• WHAT TO DO: From the text passage below about Valentine's Day, list each gift Sonia's boyfriend got her.

• TEXT PASSAGE:
All of this is fine, until the alarm clock rings, and every fantasy is put to rest. Damn these dratted movies. Raising and shattering expectations since forever.

And when there wasn’t Bollywood, there was the masterstroke of the capitalist society we live in. Valentine’s Day. Rose day. Chocolate Day. Today-I-brushed-my-teeth day. Let-me-punch-you-and-pinch-you-day. One that made love a commodity of chocolates, cards and teddy bears. I remember threatening my high school boyfriend that I would tie him a rakhi on Raksha Bandhan if he showed up empty-handed on Valentine’s Day. But baby, I remember the poor fella crooning, we don’t need a day to celebrate our love, you know. Well, tell that to Sonia’s boyfriend, I remember quipping. He got her a new dress, with matching earrings, and a box of imported chocolates, and a bunch of roses. I always was competitive, you see.

• Saved data entries:
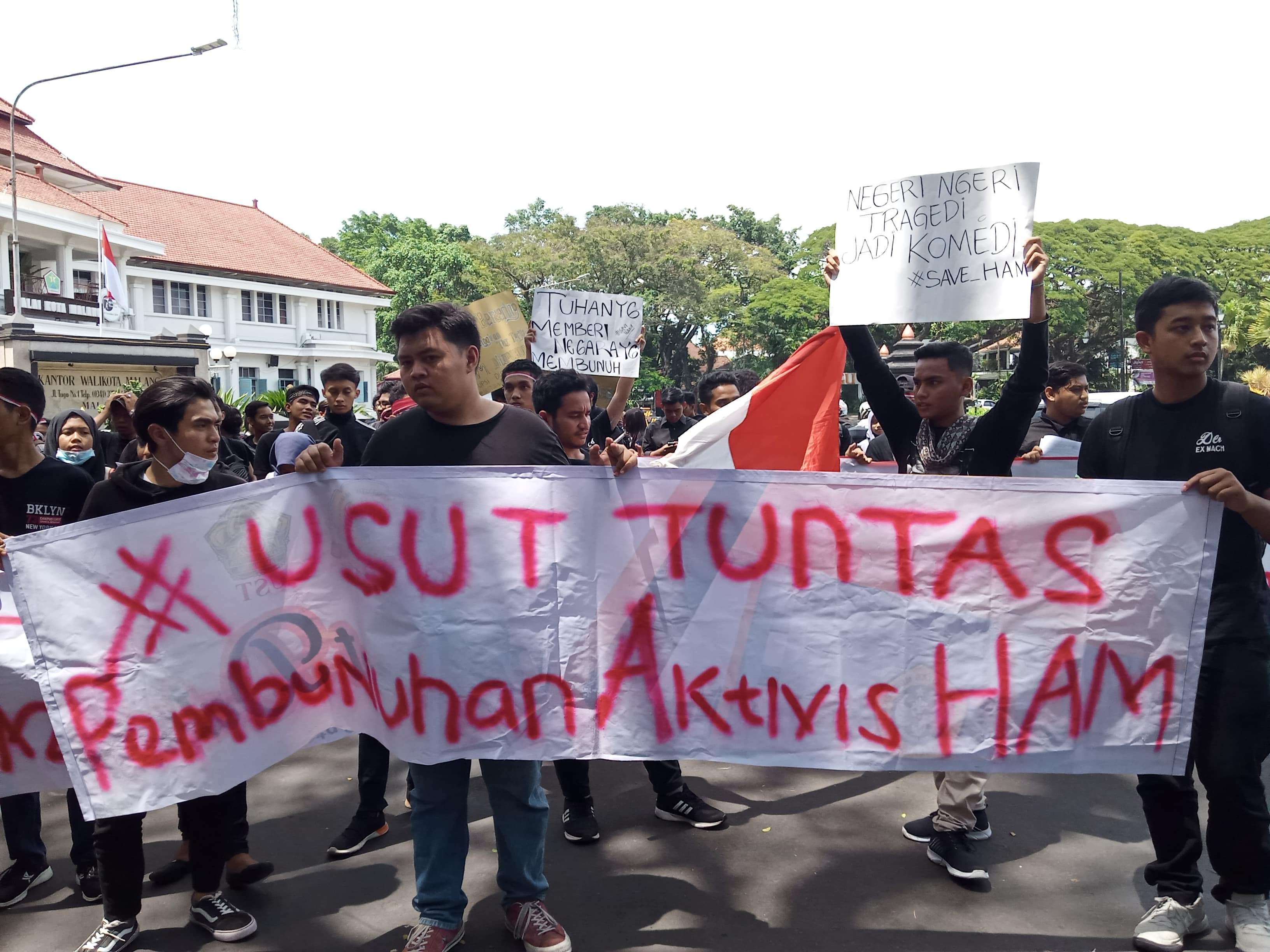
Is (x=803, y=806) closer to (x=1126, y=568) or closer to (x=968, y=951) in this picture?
(x=968, y=951)

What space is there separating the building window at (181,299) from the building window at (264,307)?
10.5 feet

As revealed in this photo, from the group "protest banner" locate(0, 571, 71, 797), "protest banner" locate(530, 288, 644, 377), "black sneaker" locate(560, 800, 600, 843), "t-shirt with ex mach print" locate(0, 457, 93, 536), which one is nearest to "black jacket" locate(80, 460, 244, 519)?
"t-shirt with ex mach print" locate(0, 457, 93, 536)

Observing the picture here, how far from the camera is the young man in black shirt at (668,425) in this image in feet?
25.4

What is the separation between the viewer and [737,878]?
348 centimetres

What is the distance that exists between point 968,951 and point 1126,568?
46.1 inches

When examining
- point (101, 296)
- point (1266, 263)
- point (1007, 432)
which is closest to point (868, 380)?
point (1007, 432)

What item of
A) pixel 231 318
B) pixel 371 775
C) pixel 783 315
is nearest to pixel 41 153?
pixel 231 318

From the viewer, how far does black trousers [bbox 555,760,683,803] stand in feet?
12.8

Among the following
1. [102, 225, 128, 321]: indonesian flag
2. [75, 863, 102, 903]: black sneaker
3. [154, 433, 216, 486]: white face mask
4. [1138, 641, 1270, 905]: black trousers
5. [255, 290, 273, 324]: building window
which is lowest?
[75, 863, 102, 903]: black sneaker

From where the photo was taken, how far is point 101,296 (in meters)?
24.7

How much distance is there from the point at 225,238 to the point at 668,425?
134 feet

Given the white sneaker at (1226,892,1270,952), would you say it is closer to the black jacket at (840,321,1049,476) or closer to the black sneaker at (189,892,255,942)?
the black jacket at (840,321,1049,476)

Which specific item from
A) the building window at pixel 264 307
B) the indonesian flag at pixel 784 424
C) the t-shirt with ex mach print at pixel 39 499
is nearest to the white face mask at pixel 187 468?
the t-shirt with ex mach print at pixel 39 499

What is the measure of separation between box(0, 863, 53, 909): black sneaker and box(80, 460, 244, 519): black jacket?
1.27 m
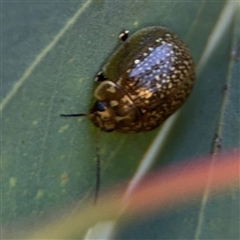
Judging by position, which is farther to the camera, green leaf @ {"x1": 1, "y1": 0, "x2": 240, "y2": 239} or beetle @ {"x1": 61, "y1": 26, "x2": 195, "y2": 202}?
beetle @ {"x1": 61, "y1": 26, "x2": 195, "y2": 202}

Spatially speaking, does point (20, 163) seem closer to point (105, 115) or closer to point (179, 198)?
point (105, 115)

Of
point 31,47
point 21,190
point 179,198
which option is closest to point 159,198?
point 179,198

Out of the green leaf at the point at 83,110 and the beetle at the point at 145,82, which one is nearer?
the green leaf at the point at 83,110

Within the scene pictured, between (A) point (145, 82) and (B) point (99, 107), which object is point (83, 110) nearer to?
(B) point (99, 107)

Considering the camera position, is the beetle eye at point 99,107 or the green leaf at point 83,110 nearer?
the green leaf at point 83,110

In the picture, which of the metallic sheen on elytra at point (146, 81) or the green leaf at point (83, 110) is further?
the metallic sheen on elytra at point (146, 81)

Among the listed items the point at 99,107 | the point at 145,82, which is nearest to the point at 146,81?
the point at 145,82
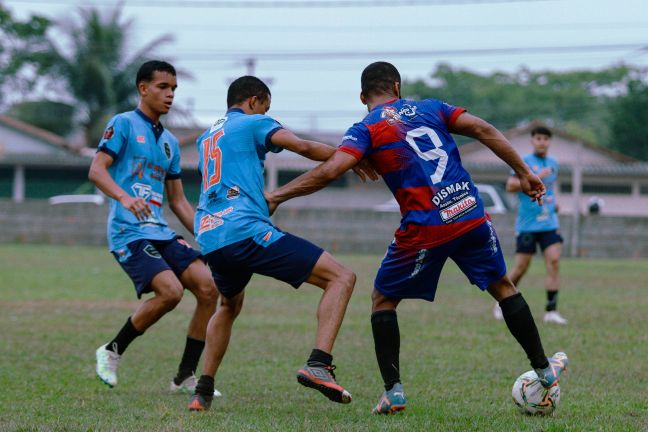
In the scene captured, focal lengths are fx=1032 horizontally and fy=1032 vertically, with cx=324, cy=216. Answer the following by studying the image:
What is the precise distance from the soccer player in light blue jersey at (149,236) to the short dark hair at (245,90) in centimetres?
117

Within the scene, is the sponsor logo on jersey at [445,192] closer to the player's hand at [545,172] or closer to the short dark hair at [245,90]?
the short dark hair at [245,90]

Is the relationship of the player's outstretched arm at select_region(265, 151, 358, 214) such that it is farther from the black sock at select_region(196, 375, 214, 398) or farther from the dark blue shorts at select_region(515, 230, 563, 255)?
the dark blue shorts at select_region(515, 230, 563, 255)

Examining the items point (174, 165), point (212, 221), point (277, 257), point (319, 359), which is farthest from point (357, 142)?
point (174, 165)

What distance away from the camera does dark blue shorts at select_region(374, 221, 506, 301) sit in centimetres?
623

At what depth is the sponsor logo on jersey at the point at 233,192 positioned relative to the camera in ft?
20.2

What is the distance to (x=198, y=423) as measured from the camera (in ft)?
18.9

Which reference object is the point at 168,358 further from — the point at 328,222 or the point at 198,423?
the point at 328,222

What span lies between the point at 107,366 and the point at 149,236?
0.97 m

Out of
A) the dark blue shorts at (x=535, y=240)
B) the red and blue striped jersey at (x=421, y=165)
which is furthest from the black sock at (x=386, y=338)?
the dark blue shorts at (x=535, y=240)

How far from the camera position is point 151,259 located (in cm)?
730

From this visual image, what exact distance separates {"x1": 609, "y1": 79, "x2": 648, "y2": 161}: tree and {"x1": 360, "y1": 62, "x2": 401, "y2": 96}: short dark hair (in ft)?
167

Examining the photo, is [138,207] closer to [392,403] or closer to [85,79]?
[392,403]

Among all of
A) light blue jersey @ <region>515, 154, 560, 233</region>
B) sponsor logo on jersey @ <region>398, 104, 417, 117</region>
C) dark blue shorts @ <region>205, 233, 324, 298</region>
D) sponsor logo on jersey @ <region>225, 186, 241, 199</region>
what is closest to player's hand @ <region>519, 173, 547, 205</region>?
sponsor logo on jersey @ <region>398, 104, 417, 117</region>

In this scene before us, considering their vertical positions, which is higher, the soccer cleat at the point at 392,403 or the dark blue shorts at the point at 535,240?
the dark blue shorts at the point at 535,240
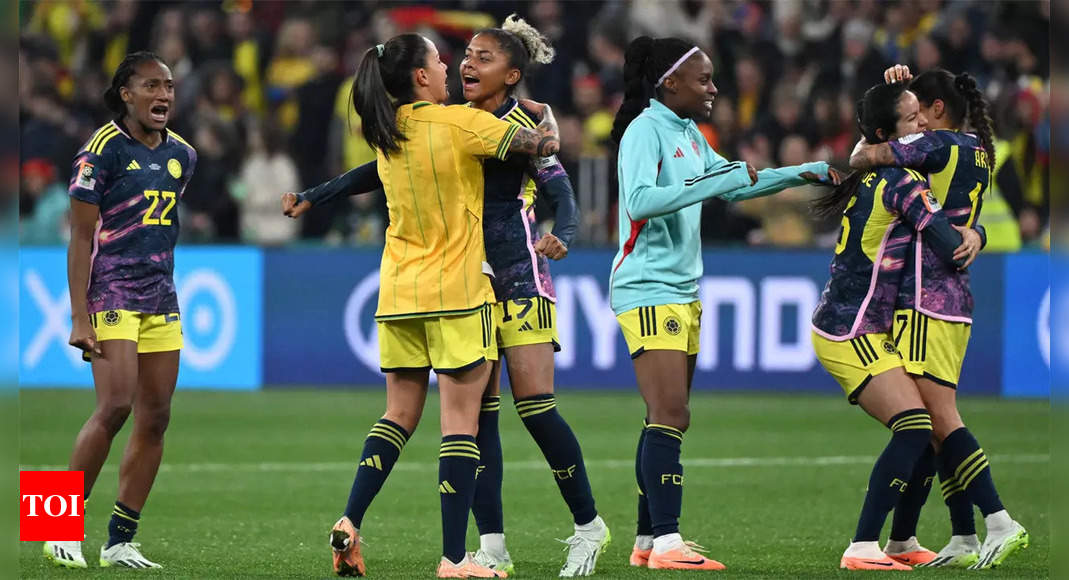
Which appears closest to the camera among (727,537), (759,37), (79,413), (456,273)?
(456,273)

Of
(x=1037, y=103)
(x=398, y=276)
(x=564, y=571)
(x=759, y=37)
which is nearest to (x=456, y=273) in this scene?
(x=398, y=276)

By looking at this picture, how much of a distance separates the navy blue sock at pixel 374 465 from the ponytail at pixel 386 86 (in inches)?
38.2

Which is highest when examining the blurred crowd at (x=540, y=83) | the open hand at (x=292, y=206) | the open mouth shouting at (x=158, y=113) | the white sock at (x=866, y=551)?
the blurred crowd at (x=540, y=83)

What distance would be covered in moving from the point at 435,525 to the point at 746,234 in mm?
7129

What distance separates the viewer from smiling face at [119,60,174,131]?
5.46 metres

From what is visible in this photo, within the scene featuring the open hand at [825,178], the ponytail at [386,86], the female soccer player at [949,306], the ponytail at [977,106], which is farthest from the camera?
the ponytail at [977,106]

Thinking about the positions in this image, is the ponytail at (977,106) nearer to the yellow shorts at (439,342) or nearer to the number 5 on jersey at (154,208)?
the yellow shorts at (439,342)

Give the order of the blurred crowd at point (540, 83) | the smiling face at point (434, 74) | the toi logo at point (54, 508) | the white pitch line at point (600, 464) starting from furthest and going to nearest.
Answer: the blurred crowd at point (540, 83) → the white pitch line at point (600, 464) → the toi logo at point (54, 508) → the smiling face at point (434, 74)

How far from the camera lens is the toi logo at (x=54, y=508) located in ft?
17.8

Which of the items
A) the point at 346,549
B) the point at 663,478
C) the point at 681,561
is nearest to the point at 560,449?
the point at 663,478

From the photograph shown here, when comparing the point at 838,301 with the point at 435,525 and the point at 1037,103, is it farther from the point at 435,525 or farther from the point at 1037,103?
the point at 1037,103

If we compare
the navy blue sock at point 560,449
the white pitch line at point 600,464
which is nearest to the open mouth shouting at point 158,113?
the navy blue sock at point 560,449

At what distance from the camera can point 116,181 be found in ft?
18.0

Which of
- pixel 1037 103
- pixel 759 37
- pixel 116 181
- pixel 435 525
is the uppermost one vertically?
pixel 759 37
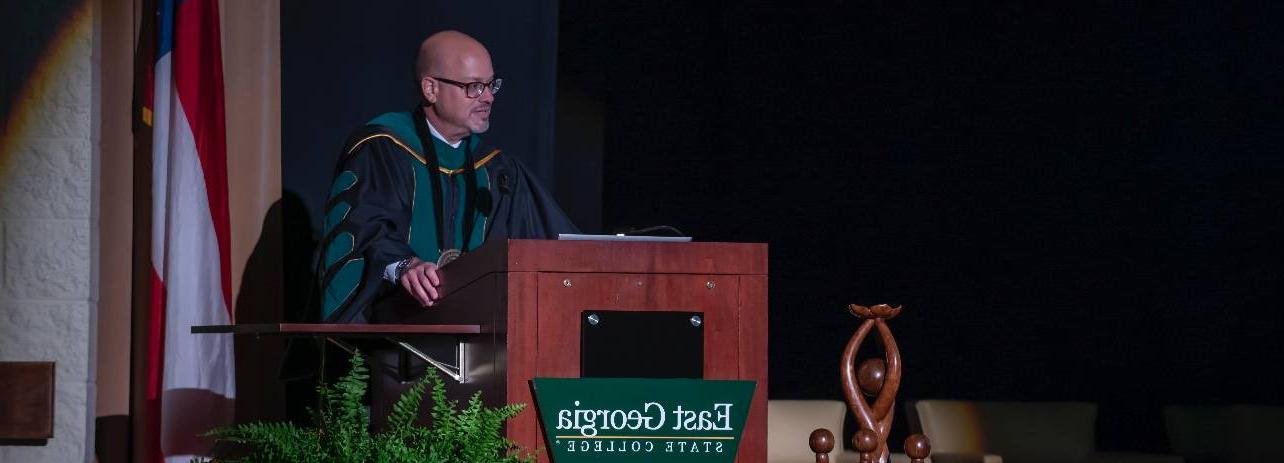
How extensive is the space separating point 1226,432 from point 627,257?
546cm

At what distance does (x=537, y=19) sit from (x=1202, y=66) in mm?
3710

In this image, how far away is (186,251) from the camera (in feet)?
14.2

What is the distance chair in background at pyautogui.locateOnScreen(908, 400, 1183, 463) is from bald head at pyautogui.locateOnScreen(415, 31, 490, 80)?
3682 millimetres

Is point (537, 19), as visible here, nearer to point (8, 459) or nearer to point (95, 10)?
point (95, 10)

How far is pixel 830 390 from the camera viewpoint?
7.71 m

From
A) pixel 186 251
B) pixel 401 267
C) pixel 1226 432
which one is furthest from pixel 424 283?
pixel 1226 432

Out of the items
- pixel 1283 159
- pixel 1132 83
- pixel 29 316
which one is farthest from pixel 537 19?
pixel 1283 159

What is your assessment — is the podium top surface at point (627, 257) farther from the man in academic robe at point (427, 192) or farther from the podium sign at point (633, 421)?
the man in academic robe at point (427, 192)

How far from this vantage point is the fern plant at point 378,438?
1979 mm

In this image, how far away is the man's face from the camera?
383 centimetres

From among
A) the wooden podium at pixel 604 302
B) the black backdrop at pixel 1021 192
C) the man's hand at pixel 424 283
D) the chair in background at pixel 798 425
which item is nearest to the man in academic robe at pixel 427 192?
the man's hand at pixel 424 283

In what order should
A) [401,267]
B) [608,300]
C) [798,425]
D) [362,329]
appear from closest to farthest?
[608,300] → [362,329] → [401,267] → [798,425]

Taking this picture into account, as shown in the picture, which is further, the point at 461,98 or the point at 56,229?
the point at 56,229

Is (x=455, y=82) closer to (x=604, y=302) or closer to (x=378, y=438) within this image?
(x=604, y=302)
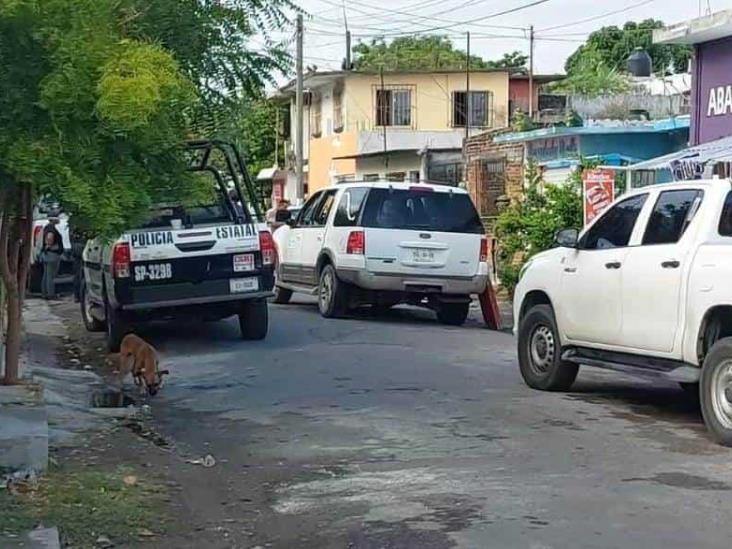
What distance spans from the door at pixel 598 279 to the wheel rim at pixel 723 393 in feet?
4.63

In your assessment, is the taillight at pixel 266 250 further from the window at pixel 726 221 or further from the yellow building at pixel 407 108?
the yellow building at pixel 407 108

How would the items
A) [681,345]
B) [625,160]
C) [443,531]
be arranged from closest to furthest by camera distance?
1. [443,531]
2. [681,345]
3. [625,160]

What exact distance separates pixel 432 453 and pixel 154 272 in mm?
6570

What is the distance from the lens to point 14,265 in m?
10.1

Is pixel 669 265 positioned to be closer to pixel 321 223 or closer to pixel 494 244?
pixel 321 223

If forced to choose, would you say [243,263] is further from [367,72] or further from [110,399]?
[367,72]

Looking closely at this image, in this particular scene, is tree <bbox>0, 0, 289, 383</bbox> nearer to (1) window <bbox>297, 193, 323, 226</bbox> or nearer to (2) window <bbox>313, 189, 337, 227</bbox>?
(2) window <bbox>313, 189, 337, 227</bbox>

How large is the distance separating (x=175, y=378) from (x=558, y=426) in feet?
15.4

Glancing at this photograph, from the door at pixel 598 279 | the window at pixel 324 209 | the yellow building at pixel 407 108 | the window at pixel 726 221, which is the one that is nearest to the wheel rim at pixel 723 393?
the window at pixel 726 221

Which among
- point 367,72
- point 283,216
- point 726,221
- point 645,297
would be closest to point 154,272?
point 645,297

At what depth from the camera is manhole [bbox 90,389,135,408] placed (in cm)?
1166

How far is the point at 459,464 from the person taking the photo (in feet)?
28.3

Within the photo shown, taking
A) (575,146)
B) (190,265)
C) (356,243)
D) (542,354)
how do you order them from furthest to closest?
(575,146) < (356,243) < (190,265) < (542,354)

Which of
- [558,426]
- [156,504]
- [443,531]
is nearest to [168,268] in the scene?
[558,426]
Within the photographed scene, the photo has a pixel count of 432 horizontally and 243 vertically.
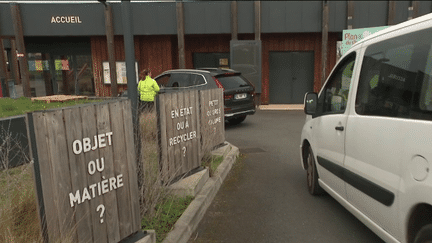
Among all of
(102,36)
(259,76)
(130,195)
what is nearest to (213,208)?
(130,195)

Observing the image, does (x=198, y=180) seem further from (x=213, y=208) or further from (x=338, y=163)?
(x=338, y=163)

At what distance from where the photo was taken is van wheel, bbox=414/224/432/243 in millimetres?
2373

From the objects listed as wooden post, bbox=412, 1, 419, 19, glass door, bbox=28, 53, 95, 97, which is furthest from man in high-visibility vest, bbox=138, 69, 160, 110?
wooden post, bbox=412, 1, 419, 19

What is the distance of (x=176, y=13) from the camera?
1515cm

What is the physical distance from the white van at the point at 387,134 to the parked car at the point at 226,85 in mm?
6040

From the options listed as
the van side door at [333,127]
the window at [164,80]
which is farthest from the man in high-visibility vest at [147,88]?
the van side door at [333,127]

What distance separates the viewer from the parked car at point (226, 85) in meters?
10.1

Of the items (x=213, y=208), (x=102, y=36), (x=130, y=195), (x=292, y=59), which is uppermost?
(x=102, y=36)

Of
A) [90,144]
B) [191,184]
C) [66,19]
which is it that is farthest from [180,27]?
[90,144]

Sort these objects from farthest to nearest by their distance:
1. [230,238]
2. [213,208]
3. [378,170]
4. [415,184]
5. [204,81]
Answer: [204,81]
[213,208]
[230,238]
[378,170]
[415,184]

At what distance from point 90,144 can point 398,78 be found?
8.23 ft

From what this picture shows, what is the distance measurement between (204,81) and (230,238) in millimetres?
6855

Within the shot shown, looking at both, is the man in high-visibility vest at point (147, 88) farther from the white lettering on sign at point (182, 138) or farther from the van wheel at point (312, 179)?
the van wheel at point (312, 179)

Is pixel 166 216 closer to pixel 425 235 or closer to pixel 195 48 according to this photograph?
pixel 425 235
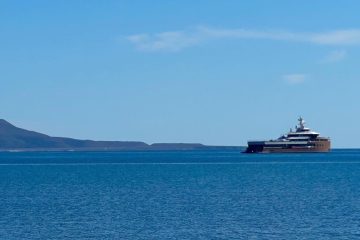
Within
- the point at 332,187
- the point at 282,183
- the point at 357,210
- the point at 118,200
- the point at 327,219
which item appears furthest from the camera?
the point at 282,183

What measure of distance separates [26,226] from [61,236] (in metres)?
4.58

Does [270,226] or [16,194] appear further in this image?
[16,194]

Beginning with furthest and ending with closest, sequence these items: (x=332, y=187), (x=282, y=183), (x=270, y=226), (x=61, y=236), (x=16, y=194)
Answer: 1. (x=282, y=183)
2. (x=332, y=187)
3. (x=16, y=194)
4. (x=270, y=226)
5. (x=61, y=236)

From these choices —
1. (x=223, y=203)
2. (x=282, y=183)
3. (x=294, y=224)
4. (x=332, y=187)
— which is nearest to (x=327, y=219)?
(x=294, y=224)

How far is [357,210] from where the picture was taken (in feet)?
170

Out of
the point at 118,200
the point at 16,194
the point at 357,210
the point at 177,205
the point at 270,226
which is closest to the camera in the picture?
the point at 270,226

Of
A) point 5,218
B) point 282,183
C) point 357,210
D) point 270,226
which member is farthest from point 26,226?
point 282,183

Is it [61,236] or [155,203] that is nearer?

• SOLVED EXERCISE:
a new dress
matching earrings
a box of imported chocolates
a bunch of roses